I've invested quite a bit of time into learning about Linux kernel programming over the last few months, and the O'Reilly books <i>Understanding the Linux Kernel</i> and <i>Linux Device Drivers</i> helped immensely. They were useful for getting higher-level feel for the system, as well as going into enough detail so I now usually know where to look or start. They're also great as references during development.<p>I'm now starting to think about other OSes, mainly Mac OS X and Windows. I know userspace pretty well there, but have zero experience with the respective kernels. Not having the source feels like it will make matters more difficult, so good literature seems critical.<p>For Mac OS X, I'm aware of the official Apple docs, which seem more useful as a reference than something to start on. The only relevant book I've found is <i>Mac OS X Internals</i> by Amit Singh. Has anyone here read it, and would you recommend it? Are there other good books or websites on the toping that I've missed?<p>There are quite a few Windows driver programming books, some horrendously out of date. None leap out at me as being obvious choices. There's the DDK documentation of course, but I wouldn't mind a second point of view. Any recommendations?
======
codeslinger
For Windows, there definitive source in book form is the Microsoft Windows
Internals series.

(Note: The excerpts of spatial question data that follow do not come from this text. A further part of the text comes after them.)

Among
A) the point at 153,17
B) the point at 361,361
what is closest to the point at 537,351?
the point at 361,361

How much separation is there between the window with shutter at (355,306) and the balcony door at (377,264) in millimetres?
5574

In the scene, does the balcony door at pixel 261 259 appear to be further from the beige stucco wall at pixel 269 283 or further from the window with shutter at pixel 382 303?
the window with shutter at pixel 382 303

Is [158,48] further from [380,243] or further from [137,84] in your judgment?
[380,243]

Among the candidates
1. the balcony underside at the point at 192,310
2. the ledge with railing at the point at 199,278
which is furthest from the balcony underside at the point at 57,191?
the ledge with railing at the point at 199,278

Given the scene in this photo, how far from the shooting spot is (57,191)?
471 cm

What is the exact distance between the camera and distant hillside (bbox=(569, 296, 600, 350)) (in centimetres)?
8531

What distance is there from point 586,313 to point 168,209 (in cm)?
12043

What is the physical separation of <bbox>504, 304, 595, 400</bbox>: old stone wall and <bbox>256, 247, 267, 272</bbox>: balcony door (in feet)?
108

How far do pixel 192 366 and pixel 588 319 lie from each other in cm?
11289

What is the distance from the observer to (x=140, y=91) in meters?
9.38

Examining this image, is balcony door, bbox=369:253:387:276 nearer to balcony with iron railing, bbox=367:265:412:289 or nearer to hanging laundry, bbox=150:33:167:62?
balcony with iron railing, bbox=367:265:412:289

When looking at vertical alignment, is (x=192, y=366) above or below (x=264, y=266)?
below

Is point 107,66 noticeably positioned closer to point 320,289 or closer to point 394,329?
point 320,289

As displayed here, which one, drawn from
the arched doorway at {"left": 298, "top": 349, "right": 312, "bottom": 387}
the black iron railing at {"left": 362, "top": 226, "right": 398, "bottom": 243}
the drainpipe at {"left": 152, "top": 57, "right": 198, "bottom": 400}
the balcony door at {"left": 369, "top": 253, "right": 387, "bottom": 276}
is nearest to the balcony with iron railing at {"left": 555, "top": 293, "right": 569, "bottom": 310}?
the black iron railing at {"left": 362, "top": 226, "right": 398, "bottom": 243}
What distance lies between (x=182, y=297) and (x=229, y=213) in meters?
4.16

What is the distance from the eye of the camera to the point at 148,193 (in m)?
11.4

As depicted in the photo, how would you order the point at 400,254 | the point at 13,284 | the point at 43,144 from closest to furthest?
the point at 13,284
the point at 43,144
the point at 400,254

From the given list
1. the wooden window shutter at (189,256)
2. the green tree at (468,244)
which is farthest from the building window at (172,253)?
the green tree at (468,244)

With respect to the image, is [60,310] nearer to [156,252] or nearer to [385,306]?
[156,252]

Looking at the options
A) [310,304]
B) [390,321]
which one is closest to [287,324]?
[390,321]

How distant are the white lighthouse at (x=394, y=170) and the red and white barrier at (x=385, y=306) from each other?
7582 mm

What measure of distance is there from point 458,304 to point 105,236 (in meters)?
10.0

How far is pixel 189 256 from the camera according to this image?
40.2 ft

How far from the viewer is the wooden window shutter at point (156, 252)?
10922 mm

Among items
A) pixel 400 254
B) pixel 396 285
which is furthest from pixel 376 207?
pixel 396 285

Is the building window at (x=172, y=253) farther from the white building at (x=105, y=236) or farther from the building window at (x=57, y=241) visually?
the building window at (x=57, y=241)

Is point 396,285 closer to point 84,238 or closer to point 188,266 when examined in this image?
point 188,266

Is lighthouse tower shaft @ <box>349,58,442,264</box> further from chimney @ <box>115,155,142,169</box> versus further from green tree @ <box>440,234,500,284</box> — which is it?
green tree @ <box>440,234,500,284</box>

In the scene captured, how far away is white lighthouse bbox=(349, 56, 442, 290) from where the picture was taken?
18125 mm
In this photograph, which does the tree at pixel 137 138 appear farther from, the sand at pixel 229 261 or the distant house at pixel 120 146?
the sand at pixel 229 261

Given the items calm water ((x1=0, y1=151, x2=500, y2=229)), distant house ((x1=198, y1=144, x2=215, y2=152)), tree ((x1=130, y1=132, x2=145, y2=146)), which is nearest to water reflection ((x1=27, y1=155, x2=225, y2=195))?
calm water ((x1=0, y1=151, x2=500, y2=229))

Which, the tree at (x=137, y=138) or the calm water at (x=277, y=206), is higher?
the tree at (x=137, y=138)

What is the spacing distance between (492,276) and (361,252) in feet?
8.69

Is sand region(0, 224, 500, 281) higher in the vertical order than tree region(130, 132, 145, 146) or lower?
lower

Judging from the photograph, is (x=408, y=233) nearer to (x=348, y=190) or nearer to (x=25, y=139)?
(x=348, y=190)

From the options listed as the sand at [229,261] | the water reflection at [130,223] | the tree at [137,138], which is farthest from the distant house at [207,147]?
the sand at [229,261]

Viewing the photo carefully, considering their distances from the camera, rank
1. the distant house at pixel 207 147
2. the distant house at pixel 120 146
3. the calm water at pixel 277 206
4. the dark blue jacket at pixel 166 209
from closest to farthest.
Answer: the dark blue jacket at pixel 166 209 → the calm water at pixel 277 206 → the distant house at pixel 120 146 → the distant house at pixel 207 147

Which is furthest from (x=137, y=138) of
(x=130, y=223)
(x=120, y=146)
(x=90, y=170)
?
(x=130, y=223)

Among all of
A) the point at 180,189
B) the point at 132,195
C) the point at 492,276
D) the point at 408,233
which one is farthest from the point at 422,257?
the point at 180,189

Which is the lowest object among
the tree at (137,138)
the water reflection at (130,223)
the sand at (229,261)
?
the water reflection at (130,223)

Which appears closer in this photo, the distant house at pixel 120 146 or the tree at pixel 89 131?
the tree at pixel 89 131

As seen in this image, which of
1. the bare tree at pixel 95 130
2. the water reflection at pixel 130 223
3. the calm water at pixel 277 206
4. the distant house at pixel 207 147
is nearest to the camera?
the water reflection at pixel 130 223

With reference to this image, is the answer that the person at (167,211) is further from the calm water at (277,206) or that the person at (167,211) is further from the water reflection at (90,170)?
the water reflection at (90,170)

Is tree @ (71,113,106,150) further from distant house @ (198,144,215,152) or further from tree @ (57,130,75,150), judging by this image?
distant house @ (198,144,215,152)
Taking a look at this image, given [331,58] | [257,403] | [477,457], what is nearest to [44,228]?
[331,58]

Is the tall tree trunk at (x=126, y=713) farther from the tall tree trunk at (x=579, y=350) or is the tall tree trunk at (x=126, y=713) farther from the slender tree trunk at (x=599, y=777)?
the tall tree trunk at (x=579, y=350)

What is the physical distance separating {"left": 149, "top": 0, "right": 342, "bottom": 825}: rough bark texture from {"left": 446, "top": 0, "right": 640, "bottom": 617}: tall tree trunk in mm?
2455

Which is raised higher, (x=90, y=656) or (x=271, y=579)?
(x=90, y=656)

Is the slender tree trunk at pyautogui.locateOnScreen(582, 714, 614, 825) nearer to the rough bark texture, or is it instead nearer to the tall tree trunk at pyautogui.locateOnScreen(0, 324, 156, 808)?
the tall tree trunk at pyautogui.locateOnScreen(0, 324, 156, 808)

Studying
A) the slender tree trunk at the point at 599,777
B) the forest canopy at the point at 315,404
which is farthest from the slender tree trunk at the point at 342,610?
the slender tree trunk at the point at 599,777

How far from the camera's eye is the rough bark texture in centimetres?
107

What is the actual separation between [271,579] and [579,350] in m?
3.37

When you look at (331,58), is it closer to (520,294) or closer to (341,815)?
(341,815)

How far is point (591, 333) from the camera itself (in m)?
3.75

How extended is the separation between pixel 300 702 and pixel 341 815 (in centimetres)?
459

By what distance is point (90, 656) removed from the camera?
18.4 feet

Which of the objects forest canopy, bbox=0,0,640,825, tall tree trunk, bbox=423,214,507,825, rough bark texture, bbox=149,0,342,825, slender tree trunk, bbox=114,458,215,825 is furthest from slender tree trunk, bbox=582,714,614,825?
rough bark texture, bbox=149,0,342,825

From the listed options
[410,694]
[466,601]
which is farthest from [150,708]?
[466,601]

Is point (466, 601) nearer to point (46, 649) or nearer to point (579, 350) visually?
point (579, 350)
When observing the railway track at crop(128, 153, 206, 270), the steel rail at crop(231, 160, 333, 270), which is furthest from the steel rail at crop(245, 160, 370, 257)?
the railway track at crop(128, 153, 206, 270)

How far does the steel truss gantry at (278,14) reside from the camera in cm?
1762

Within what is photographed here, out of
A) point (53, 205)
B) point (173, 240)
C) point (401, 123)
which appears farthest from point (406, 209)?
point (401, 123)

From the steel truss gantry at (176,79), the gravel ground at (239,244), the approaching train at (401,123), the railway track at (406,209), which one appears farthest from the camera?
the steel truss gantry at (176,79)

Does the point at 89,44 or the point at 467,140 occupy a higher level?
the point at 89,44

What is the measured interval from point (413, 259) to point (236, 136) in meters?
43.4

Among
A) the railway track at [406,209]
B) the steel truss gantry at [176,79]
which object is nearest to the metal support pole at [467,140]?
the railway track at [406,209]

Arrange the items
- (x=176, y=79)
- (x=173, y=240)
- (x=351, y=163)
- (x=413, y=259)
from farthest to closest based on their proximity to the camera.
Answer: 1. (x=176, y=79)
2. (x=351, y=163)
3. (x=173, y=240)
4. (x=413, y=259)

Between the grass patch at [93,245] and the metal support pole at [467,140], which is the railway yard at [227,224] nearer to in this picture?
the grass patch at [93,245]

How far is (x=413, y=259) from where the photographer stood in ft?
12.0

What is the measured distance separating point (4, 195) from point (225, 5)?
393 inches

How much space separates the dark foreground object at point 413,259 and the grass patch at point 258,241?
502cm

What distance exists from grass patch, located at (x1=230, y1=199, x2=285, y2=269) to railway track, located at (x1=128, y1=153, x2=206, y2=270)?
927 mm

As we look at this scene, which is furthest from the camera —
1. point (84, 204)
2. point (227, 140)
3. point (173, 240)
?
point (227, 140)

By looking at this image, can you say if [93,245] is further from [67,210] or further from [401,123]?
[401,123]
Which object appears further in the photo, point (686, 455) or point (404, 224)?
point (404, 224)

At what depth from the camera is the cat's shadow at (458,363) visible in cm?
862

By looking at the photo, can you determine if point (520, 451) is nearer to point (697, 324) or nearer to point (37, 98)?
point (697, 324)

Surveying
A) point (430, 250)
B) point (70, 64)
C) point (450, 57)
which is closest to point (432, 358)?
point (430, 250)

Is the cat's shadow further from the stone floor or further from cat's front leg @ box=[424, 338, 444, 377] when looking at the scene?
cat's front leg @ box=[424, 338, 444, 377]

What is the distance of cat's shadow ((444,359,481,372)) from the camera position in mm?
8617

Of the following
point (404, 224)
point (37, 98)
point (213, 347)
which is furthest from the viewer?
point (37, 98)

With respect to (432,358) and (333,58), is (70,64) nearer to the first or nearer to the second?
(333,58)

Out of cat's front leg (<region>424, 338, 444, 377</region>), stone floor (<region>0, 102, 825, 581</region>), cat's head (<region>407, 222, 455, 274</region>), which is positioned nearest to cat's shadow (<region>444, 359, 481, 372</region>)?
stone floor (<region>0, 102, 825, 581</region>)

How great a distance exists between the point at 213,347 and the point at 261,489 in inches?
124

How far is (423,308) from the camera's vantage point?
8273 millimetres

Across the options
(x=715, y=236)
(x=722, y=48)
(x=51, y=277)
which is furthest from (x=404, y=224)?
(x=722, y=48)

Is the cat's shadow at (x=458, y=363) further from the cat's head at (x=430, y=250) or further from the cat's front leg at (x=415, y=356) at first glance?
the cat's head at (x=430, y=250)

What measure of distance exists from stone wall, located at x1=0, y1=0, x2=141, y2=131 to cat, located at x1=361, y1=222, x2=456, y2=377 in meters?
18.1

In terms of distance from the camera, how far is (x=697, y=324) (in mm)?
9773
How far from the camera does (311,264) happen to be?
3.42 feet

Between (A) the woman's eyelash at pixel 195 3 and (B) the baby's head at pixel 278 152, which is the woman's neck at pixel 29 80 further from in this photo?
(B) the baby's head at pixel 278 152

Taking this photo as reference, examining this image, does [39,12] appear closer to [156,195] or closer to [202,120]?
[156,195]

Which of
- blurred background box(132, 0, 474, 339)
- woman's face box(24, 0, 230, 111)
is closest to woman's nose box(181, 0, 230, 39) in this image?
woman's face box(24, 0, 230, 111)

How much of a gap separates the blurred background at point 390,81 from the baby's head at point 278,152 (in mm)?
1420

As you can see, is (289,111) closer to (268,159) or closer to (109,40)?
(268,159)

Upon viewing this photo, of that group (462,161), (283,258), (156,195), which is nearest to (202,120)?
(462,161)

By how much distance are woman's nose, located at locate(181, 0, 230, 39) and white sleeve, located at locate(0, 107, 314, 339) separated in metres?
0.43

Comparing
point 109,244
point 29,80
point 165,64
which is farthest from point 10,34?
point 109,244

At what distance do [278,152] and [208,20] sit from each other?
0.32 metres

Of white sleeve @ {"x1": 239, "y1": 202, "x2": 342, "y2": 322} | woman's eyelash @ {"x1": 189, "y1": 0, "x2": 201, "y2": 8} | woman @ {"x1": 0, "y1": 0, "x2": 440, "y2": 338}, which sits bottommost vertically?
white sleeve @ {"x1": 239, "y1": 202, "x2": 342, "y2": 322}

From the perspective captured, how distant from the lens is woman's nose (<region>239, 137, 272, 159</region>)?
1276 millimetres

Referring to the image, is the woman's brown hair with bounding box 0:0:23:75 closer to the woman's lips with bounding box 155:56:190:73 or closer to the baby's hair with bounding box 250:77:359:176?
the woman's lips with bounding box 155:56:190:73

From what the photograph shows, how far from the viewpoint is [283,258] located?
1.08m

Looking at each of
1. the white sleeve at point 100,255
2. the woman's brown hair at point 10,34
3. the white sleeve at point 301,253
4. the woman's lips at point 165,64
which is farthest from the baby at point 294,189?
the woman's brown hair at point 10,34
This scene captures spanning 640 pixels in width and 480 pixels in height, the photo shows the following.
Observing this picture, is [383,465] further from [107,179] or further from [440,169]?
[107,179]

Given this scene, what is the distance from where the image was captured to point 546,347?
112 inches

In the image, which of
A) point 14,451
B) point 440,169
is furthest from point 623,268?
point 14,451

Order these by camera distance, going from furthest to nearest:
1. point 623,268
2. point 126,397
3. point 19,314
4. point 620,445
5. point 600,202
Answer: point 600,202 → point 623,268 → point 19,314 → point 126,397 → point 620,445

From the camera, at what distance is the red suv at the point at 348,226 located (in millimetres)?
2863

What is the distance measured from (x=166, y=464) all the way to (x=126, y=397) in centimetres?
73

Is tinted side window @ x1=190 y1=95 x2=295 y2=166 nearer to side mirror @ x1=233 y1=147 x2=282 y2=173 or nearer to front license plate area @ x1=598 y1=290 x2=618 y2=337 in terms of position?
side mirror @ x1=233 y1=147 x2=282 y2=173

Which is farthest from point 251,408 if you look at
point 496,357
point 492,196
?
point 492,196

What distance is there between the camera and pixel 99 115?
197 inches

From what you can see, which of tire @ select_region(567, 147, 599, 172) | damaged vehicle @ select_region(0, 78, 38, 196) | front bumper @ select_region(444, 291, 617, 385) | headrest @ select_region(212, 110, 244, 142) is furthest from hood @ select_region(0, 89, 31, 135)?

I worked with a guy that used to work at Microsoft and he
prefered this book to looking things up in the source code ;-)

[http://www.amazon.com/Windows®-Internals-Including-
Windows-P...](http://www.amazon.com/Windows®-Internals-Including-Windows-PRO-
Developer/dp/0735625301/ref=sr_1_1?ie=UTF8&s=books&qid=1253974832&sr=8-1)

If you're in school, Microsoft also has an academic program that allows
universities (almost) full access to the source code of various Windows
kernels. Its called the Windows Research Kernel program and might help you
along if you can get ahold of it because it comes with a ton of documentation:
the original NT design papers, proposed class materials and a full copy of the
aforementioned Microsoft Windows Internals book in PDF form.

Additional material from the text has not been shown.